▸ **Exercise**
In the post on Jesus and religion, rewrite the part that opens with the words "The opposite is also true…" and closes with "is a religion.", replacing "misconception" with "mistake".
[Passage Boundary: Start]
Monthly Archives: February 2010

Where is “good”?


Jesus vs Christianity – Jesus Hates Religion

So I found a book that expresses a lot of my thoughts. It is by a Canadian Pastor named Bruxy Cavey. He wrote “The End of Religion” in 2007 and it seems to be very similar to the thoughts I was having. There is also a website from a church in Tulsa, OK that experiments with the idea. Its and there are tons of posts from people around that area and all over posting their opinion on the topic. This seems to be a relatively new idea (at least in the public), but when looking at scripture it seems so obvious. I am going to be pulling things from the messages of the church in Tulsa, the book, and some of my own ideas in an attempt to explain just how irreligious Jesus was/is.

Jesus hates Religion

The opposite is also true…

Religion hates Jesus

First I want to address a common misconception. People immediately get offended because they think Jesus can’t hate. Jesus is love, so how can he hate anything, right? Well, let me correct that notion. There is one thing that Jesus clearly hates. First read Revelation 2: 1-15. Jesus hates the “Nicolaitanes”. It is not known for sure who these people are, but it is for sure that they are people. They have clergy and beliefs, therefore we can deduce that they are a religion or sorts. This doesn’t prove that Jesus hates all religion, but it does prove that Jesus can hate. Therefore saying Jesus hates something is not wrong, otherwise the Bible itself is blasphemous. It also shows that of all the things in the world, the one thing that Jesus definitely hates is a religion.

Next I want to establish a definition for religion. People like to say that if Jesus hates religion or is against it than he is against religious people. NO! That couldn’t be more wrong. Just as the idea of “hate the sin, love the sinner” separates the two you can settle this debate by saying…

“hate the religion, love the religious”

So what is religion? The literal translation means to re-join or re-connect, but that doesn’t help us much. The connotative definition of is, “a set of beliefs concerning the cause, nature, and purpose of the universe, esp. when considered as the creation of a superhuman agency or agencies, usually involving devotional and ritual observances, and often containing a moral code governing the conduct of human affairs.” Here is the key. “a set of beliefs…involving devotional and ritual observances.” A later definition says this, “The practice of religious beliefs; ritual observance of faith.”

So I point out those definitions to say this. Man has made religion a practice…something you do. A set of rules, ideas, or laws you have to follow to “live right” or get to the ultimate destination of freedom or peace. Jesus broke all these rules by teaching against the ideas of the Eastern Religions and doing away with the laws of the Western ones. When you look at the details of Jesus life you will see how obviously “subversive” his teachings are. You will notice how all the details show that Jesus hated Religion. The point I am trying to make is that if Jesus were alive today he would hate Christianity (what it has become) just as much!
[Passage Boundary: End]
[Recorded data Boundary: Start]
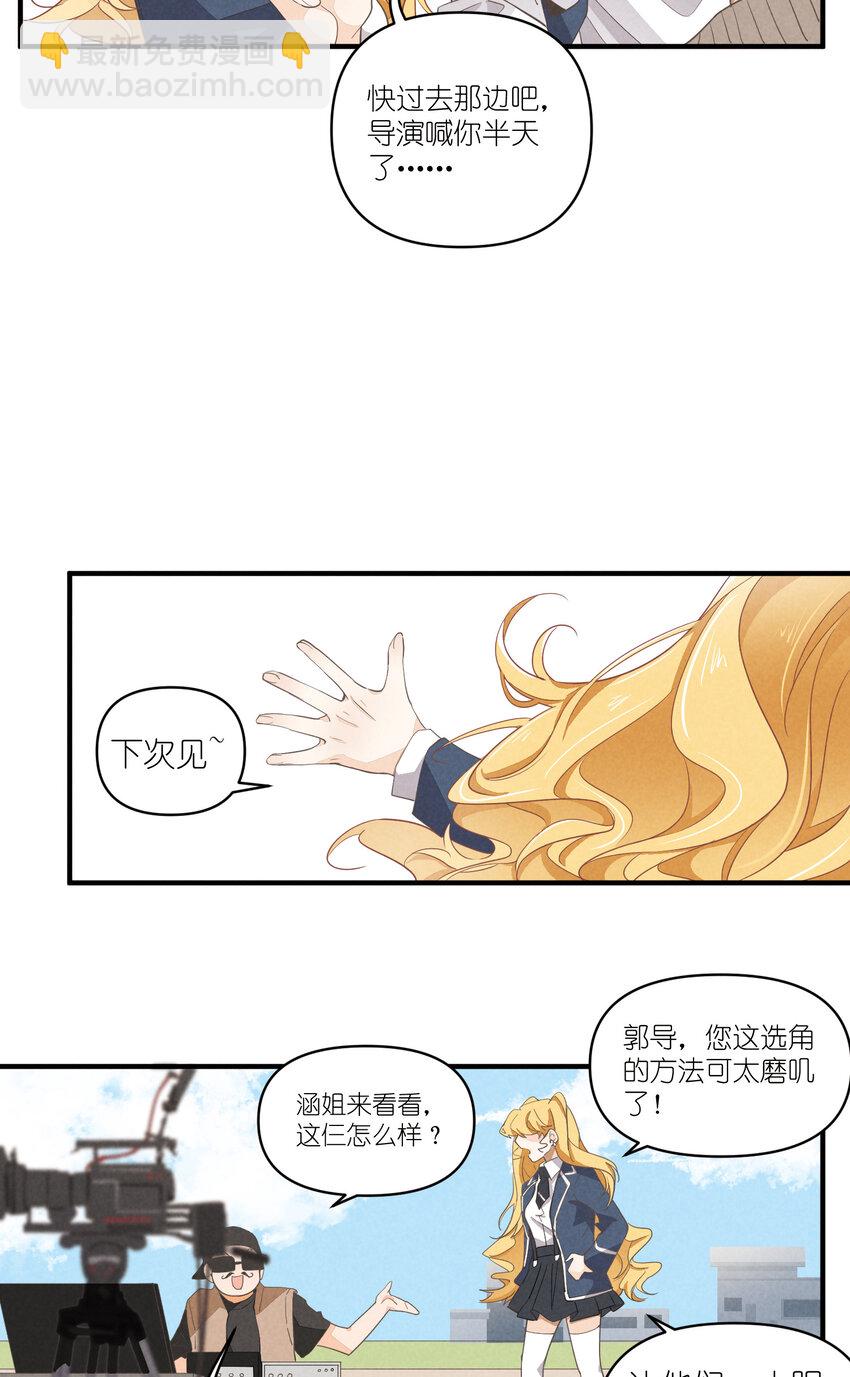 62 第62话-拿下男二号-第63话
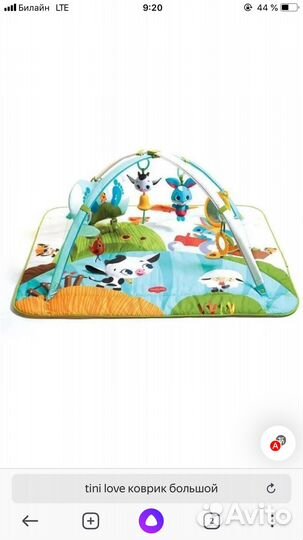 Tiny love коврик большой, развивающий коврик ферма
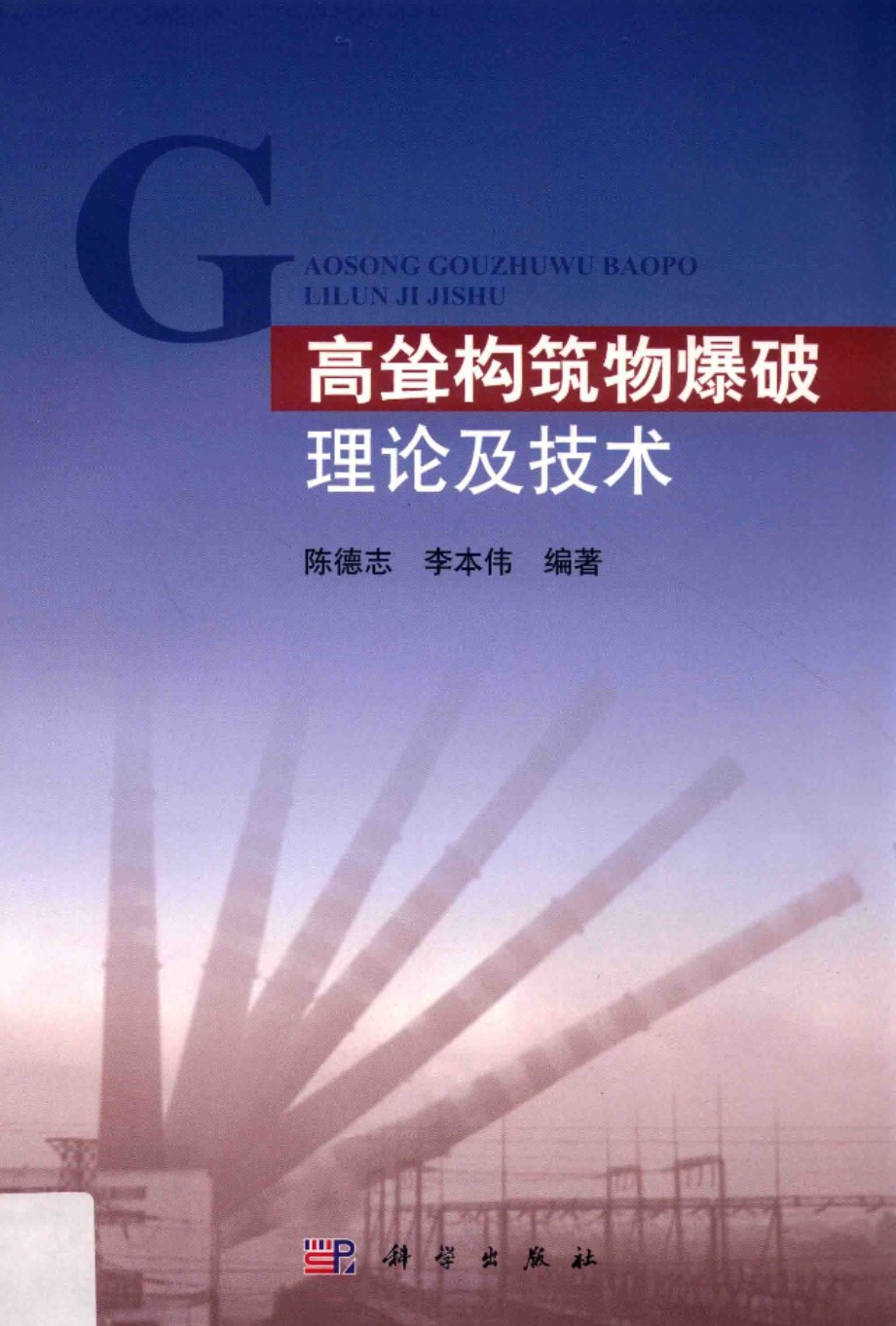 高耸构筑物爆破理论及技术 2018版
[Recorded data Boundary: End]
▸ **Output of the exercise**
The opposite is also true…

Religion hates Jesus

First I want to address a common mistake. People immediately get offended because they think Jesus can’t hate. Jesus is love, so how can he hate anything, right? Well, let me correct that notion. There is one thing that Jesus clearly hates. First read Revelation 2: 1-15. Jesus hates the “Nicolaitanes”. It is not known for sure who these people are, but it is for sure that they are people. They have clergy and beliefs, therefore we can deduce that they are a religion or sorts. This doesn’t prove that Jesus hates all religion, but it does prove that Jesus can hate. Therefore saying Jesus hates something is not wrong, otherwise the Bible itself is blasphemous. It also shows that of all the things in the world, the one thing that Jesus definitely hates is a religion.